#### [Documentfragment]
====================

3.4 Succesfactoren voor een rekenbeleid dat gericht is op de inzet van de drieslag functioneel rekenen • Betrokkenheid van de schoolleiding is onmisbaar: ergens in de lijn moet de verantwoordelijkheid liggen. • Maak een gefundeerde keuze voor het werken met de drieslag functioneel rekenen en bepaal de mate en het tijdpad van de invoering ervan. • Maak het niet ingewikkelder dan het is. Kijk wat je al doet en houd dit vast. In de praktijklessen wordt vaak al veel gedaan aan rekenen, ook zonder dat dit expliciet wordt gemaakt. Met het wél benoemen van deze rekenactiviteiten wordt al een grote stap gemaakt, die niet veel moeite kost. • Samenhang tussen het rekenen bij de (beroeps-)vakken en het rekenen in de rekenles is onmisbaar om functioneel rekenen te realiseren, maar dit vraagt niet altijd om veel (formele) samenwerking en overleg. Een voorlichtingssessie voor de beroepsdocenten over wat rekenen volgens het referentiekader inhoudt, gevolgd door nu en dan een uitwisseling in de wandelgangen over wat er aan rekenactiviteiten op het programma staat, kan al een wereld van verschil maken.

====================

#### [Probleemstelling A]
Waarom is de betrokkenheid van de schoolleiding volgens de tekst over succesfactoren voor rekenbeleid onmisbaar? Antwoord in één tot drie zinnen.
#### [Probleemstelling B]
Geef een vervolg op de tekst over succesfactoren voor rekenbeleid, aansluitend op de laatste zin.

#### [Aangeleverde gegevens]

====================

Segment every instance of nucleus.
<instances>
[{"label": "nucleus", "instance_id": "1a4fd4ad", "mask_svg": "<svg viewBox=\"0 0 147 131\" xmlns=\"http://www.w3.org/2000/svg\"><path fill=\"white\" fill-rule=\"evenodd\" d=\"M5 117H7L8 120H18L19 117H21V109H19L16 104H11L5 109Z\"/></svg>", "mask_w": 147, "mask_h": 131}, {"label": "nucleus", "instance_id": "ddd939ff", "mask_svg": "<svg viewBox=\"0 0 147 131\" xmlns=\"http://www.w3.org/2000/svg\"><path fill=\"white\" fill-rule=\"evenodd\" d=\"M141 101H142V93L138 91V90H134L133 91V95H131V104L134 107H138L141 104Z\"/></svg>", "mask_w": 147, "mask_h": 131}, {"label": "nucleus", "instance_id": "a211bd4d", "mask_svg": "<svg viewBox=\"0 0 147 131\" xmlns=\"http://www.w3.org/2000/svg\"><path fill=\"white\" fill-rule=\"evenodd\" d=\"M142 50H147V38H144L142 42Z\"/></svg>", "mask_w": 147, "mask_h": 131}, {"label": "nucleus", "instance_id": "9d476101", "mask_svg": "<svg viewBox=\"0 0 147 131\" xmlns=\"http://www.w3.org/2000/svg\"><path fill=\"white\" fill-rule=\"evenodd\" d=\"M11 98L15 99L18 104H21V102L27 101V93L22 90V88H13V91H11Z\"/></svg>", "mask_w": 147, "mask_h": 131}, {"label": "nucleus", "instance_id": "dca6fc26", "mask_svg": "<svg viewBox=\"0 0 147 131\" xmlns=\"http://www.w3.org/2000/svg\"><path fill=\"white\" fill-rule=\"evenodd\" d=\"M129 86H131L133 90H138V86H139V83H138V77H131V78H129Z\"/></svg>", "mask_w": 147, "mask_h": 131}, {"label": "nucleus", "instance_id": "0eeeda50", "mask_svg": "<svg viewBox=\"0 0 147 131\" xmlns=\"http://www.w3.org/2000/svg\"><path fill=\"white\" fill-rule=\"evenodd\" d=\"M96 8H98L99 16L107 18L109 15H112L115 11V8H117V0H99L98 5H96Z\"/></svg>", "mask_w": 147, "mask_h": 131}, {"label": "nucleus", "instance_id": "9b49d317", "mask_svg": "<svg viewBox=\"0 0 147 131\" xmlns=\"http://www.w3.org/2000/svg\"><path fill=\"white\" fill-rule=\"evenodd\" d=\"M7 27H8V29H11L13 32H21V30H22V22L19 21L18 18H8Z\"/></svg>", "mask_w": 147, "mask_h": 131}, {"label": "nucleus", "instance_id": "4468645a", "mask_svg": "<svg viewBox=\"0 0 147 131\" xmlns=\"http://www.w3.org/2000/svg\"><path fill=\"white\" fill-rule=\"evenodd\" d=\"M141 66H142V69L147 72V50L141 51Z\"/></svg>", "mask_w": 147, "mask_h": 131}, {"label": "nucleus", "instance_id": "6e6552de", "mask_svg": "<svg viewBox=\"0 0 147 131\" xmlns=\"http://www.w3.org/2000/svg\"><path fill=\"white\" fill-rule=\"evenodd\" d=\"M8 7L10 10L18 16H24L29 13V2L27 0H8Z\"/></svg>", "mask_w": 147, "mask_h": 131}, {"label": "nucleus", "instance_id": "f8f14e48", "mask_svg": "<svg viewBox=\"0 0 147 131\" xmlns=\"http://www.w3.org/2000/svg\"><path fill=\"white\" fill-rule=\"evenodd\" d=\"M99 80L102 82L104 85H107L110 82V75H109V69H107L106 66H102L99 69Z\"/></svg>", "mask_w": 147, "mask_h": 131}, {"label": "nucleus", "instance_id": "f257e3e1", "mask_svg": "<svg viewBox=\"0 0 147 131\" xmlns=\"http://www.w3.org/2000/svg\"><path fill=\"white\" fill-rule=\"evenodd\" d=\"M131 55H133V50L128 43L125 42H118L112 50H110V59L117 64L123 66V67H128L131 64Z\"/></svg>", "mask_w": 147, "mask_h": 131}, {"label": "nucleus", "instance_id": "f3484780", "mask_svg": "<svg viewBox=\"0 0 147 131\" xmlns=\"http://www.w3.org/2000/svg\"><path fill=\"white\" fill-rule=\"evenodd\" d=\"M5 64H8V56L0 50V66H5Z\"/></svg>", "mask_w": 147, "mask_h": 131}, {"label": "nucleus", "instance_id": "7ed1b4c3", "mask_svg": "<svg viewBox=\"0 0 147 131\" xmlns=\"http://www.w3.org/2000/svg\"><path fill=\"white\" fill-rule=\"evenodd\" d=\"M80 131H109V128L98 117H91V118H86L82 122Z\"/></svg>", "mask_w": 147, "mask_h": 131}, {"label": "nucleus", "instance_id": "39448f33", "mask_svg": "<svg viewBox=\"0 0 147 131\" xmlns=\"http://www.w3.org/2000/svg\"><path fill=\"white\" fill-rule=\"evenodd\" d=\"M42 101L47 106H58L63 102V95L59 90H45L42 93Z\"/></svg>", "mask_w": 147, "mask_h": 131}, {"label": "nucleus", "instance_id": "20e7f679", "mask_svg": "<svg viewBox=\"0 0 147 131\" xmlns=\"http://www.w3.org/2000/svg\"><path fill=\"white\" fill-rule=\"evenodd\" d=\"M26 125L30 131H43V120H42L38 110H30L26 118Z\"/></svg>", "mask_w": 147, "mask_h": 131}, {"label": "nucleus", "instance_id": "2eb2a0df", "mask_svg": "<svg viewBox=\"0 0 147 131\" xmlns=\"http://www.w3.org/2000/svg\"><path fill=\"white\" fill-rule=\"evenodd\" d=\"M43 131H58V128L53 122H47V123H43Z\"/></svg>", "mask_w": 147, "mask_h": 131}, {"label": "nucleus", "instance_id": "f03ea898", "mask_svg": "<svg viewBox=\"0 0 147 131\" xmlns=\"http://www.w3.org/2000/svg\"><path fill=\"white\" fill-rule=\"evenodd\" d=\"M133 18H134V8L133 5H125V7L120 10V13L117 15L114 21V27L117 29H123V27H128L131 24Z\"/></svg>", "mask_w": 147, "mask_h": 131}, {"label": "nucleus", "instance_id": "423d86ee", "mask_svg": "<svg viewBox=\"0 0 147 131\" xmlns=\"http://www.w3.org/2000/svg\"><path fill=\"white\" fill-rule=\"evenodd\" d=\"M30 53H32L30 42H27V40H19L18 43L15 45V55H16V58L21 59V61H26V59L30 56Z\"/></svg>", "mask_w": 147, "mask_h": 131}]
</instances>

====================

#### [Eindresultaat A]
De betrokkenheid van de schoolleiding is onmisbaar omdat de verantwoordelijkheid ergens in de lijn moet liggen.

#### [Eindresultaat B]
36
Rekenen in Groen mbo
rekenbeleid
37
Hoofdstuk 4: Monitoren in het rekenonderwijs
4. Monitoren van het rekenonderwijs Dit hoofdstuk gaat over toetsen. Zoals de titel al aangeeft, zijn toetsen voor meer doelen te gebruiken dan alleen voor de bepaling, met een cijfer, van het niveau van studenten. Je kan ze onder andere gebruiken als informatie voor de samenstelling van een programma op maat voor individuele studenten, of om te zien of je aanpak vruchten afwerpt. Wanneer de school de mogelijkheden op dit gebied goed weet te gebruiken, kunnen toetsen een belangrijke bijdrage leveren aan de kwaliteit van het rekenonderwijs.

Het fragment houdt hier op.